Information shown >>
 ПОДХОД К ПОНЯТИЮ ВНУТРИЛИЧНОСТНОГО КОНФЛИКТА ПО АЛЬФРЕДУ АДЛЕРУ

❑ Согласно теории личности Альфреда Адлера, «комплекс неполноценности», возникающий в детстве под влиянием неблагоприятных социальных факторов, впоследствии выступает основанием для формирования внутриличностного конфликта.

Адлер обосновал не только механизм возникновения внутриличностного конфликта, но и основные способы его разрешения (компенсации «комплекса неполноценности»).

Directions for this task >> Return all lines of the data in which the string "неполноценности" appears.

Response >>
❑ Согласно теории личности Альфреда Адлера, «комплекс неполноценности», возникающий в детстве под влиянием неблагоприятных социальных факторов, впоследствии выступает основанием для формирования внутриличностного конфликта.
Адлер обосновал не только механизм возникновения внутриличностного конфликта, но и основные способы его разрешения (компенсации «комплекса неполноценности»).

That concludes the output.